What is needed> The following data has a line with "-moz-box-shadow:0 0 0" and a line with "opacity: 0.66;". Write out exactly those lines and all the lines between them.

Data supplied>

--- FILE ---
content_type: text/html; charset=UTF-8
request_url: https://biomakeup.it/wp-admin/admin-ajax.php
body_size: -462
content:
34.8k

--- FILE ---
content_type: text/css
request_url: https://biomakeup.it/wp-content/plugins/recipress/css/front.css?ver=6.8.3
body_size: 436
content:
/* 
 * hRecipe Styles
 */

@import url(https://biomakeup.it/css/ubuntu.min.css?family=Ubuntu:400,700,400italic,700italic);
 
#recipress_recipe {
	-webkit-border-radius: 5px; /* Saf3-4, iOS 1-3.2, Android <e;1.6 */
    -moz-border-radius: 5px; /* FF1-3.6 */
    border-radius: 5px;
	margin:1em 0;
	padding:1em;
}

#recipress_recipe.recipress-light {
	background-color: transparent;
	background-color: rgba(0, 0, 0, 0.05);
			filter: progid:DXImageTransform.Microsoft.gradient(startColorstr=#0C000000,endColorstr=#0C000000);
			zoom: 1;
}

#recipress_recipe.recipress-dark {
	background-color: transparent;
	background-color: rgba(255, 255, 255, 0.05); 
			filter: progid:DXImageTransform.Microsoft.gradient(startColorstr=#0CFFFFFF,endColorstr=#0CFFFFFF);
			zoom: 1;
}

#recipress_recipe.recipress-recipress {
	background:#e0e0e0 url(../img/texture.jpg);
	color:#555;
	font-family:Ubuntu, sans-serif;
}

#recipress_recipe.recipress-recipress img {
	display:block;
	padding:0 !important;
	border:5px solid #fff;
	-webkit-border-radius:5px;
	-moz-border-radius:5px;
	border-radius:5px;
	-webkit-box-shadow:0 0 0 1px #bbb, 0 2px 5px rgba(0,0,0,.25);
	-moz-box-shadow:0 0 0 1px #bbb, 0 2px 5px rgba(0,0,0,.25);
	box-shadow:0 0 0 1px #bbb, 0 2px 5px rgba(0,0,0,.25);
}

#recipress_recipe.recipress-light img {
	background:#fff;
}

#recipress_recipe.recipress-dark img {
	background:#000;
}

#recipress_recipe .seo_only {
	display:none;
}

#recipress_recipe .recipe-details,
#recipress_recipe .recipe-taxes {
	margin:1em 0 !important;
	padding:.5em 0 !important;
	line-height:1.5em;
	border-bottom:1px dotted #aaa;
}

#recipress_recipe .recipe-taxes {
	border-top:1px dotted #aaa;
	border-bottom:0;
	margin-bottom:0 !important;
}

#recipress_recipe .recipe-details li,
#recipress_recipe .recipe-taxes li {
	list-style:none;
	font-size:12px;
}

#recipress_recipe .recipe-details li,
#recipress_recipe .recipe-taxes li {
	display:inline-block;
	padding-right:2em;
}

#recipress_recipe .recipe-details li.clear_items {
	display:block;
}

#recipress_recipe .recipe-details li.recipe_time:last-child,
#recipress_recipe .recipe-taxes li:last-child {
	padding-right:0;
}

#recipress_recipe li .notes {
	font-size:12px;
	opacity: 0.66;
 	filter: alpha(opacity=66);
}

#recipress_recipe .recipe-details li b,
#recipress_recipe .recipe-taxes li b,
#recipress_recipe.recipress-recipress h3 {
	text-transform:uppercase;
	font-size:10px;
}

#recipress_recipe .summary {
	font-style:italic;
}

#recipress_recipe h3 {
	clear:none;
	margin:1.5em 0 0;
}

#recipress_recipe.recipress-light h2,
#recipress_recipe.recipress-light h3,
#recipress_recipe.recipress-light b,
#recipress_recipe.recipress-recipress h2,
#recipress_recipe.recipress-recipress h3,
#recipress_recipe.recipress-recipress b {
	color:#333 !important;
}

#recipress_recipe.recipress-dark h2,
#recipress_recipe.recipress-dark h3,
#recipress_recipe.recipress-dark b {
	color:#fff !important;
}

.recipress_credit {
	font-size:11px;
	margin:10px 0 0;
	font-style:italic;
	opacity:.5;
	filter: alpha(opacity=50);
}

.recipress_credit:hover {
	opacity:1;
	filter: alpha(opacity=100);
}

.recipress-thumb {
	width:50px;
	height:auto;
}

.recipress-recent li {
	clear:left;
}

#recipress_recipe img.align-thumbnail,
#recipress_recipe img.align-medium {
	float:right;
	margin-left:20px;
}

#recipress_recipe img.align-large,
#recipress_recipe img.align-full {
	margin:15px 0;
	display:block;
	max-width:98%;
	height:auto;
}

Solution to this problem>
	-moz-box-shadow:0 0 0 1px #bbb, 0 2px 5px rgba(0,0,0,.25);
	box-shadow:0 0 0 1px #bbb, 0 2px 5px rgba(0,0,0,.25);
}

#recipress_recipe.recipress-light img {
	background:#fff;
}

#recipress_recipe.recipress-dark img {
	background:#000;
}

#recipress_recipe .seo_only {
	display:none;
}

#recipress_recipe .recipe-details,
#recipress_recipe .recipe-taxes {
	margin:1em 0 !important;
	padding:.5em 0 !important;
	line-height:1.5em;
	border-bottom:1px dotted #aaa;
}

#recipress_recipe .recipe-taxes {
	border-top:1px dotted #aaa;
	border-bottom:0;
	margin-bottom:0 !important;
}

#recipress_recipe .recipe-details li,
#recipress_recipe .recipe-taxes li {
	list-style:none;
	font-size:12px;
}

#recipress_recipe .recipe-details li,
#recipress_recipe .recipe-taxes li {
	display:inline-block;
	padding-right:2em;
}

#recipress_recipe .recipe-details li.clear_items {
	display:block;
}

#recipress_recipe .recipe-details li.recipe_time:last-child,
#recipress_recipe .recipe-taxes li:last-child {
	padding-right:0;
}

#recipress_recipe li .notes {
	font-size:12px;
	opacity: 0.66;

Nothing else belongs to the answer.